In “Annunciation,” (The New Yorker, Feb 14 & 21, 2022) a new story by Lauren Groff, the main
character, young, impoverished, and recently arrived on the west coast, finds lodging in exchange for
chores in an abandoned poolhouse on a large estate ruled by a larger-than-life character, Griselda.
In the mid-1980s my wife and I were in an uncannily similar scenario. We lived for fifteen months in the “party house,” a large single room attached to the garage of a much larger southern California estate. In exchange for rent our main duties were to water the extensive rose gardens and care for Duke, the estate’s much neglected pit bull. The owners, a couple in their 80s, travelled a lot.
I refer to Duke as “the estate’s” because I don’t believe he had ever been inside a human home or felt any human affection from anyone, ever. He was wary of us at first, but soon became friendly with Yida, our shepherd-husky and us. Soon he was sleeping inside with us and hanging out as if we were his owners. One of my favorite photographs of that era is of my wife and the two dogs napping in parallel on the coolest (literally) place on the estate, the concrete floor of our house.
To find how the character Griselda is larger than life I refer you enthusiastically to Groff’s story. Our own employer/landlady Bea, had three names, her first, followed by her first husband’s surname and then Paul’s, her current late-in-life husband’s surname. We always referred to her by all three names, as if it were a title. I think she was widowed for many years before Paul signed on. Once when I was driving Bea to LAX she remarked, as if from a reverie, “I remember riding down this road in the parade after the war in the tank that my husband designed to drive Rommel out of Africa.”

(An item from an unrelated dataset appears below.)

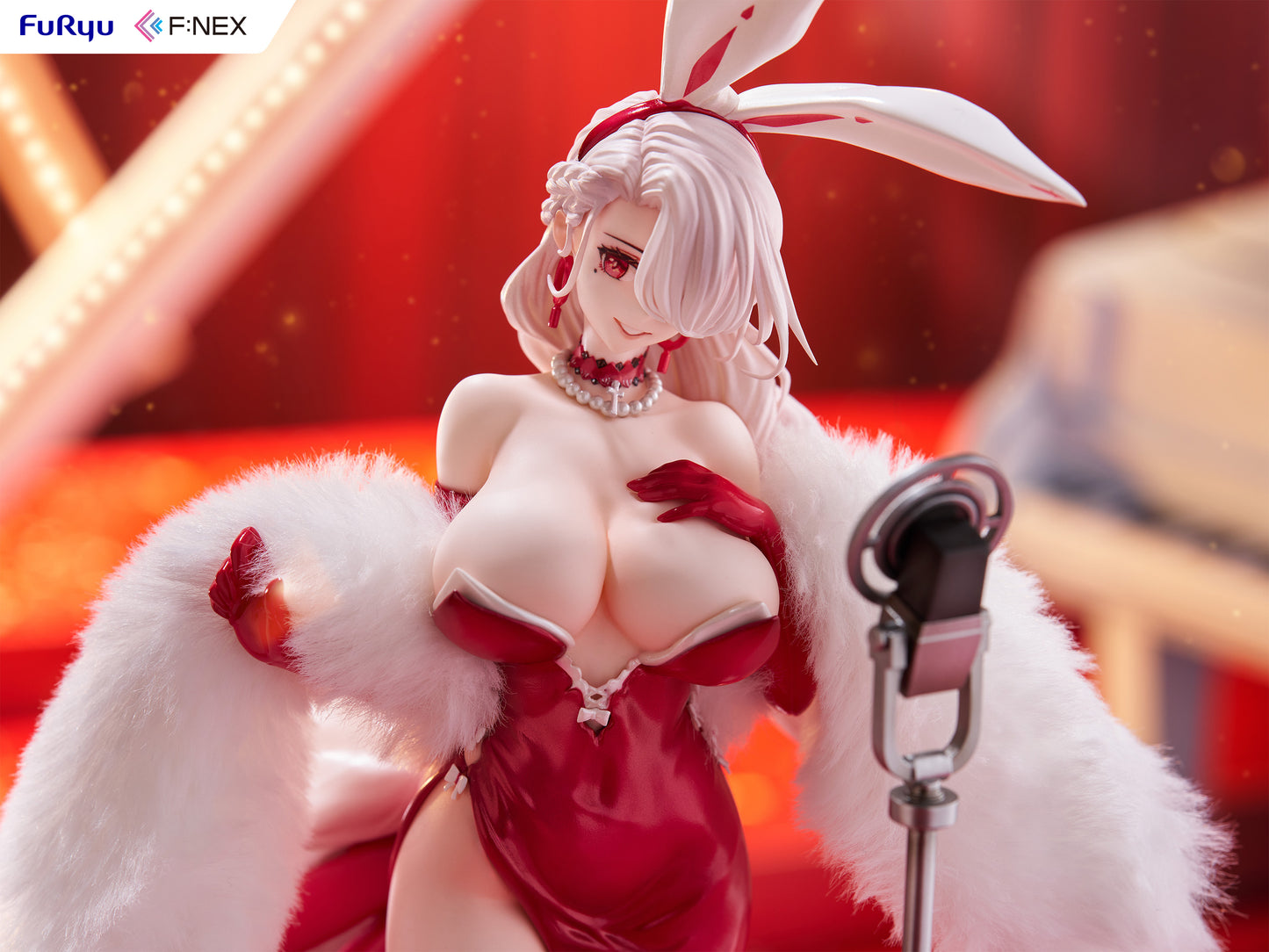 Azur Lane Prinz Heinrich Heinrich on Stage Ver. 1/7 Figure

Paul was a reserved southern gentleman who had earned his living as a golf pro, including a couple PGA championships. He was a local retired country club pro and still gave lessons. I remember one day he was heading out to give lessons to a very wealthy man, the owner of the largest manufacturer of kimonos in Japan. Somehow I teased the fee out of him, he certainly wouldn’t have offered it otherwise: $10,000 per day. So although the estate belonged to Bea, it’s not as if Paul were not, of his own accord, a man of means.
One of Paul’s clients was Bob Hope, who often called us to find out when Paul would be in town. Whenever I answered the phone, he asked to speak to my wife, and I could hear her laughing at whatever he was saying in their brief conversations. I love the idea of Bob Hope working on his golf game well into his eighties, not to mention charmingly flirting with my wife.
Bea and Paul were a bit aloof; we were, after all, of the servant class. But that Christmas we flew to Michigan to visit my family. “But they have winter there!” Bea fretted, “What will you wear?” It wasn’t an issue that concerned us, but Bea insisted we take their fur coats, each one of which was of about equal worth as our car. We arrived in Michigan dressed like Joe Namath and the starlet of the day.
The “party house” had a patio that was shaded by a large fragrant wisteria that would soon crush the trellis that supported it. We often took our meals there. That summer Los Angeles was terrorized by “the Night Stalker,” a serial killer who broke into homes, often through windows. Thus we kept the windows locked and the little house was stiflingly hot. Sometimes to escape the heat we went to the Rialto Theater in South Pasadena, a grand venue, “an odd mash-up of Spanish Baroque and Egyptian kitsch.” Its air-conditioning was a form of resuscitation. We arrived early and before the feature started they only ever played one artist on the sound system: Sade. I think we saw Jim Jarmusch’s Stranger Than Paradise there two or three times. One of the characters loves Screaming Jay Hawkins’ “I Put a Spell on You.” And, it almost goes without saying that we were under some kind of spell during this time. The Rialto has been closed close to twenty years.
Eventually the Night Stalker was chased down by enraged citizens in East Los Angeles after an attempted car-jacking. He was known to have killed fourteen people. We opened the windows in relief.
I remember that time as mostly idyllic, but it was never meant to be permanent. When we were loading up the vehicles, Duke, the newly domesticated pit bull, crawled into the car and curled around the gas pedal and brakes under the steering wheel. He knew he wasn’t going with us, but wanted to make sure we know he wanted to come. We asked Bea if we could take him, but she would not hear of it. To this day both my wife and I regret not having dognapped him.
A few months later we heard that Duke had to be put down. We didn’t believe it and our hearts were broken. Yida would hold on four more years. Bea and Paul are long gone now, of course. And Bob Hope. The Night Stalker, in death row in San Quentin for twenty-three years, of cancer. As of this writing, my wife and I remain here, among the living, still under a spell and thinking about getting new dog, aware of the possibility that she may outlive us.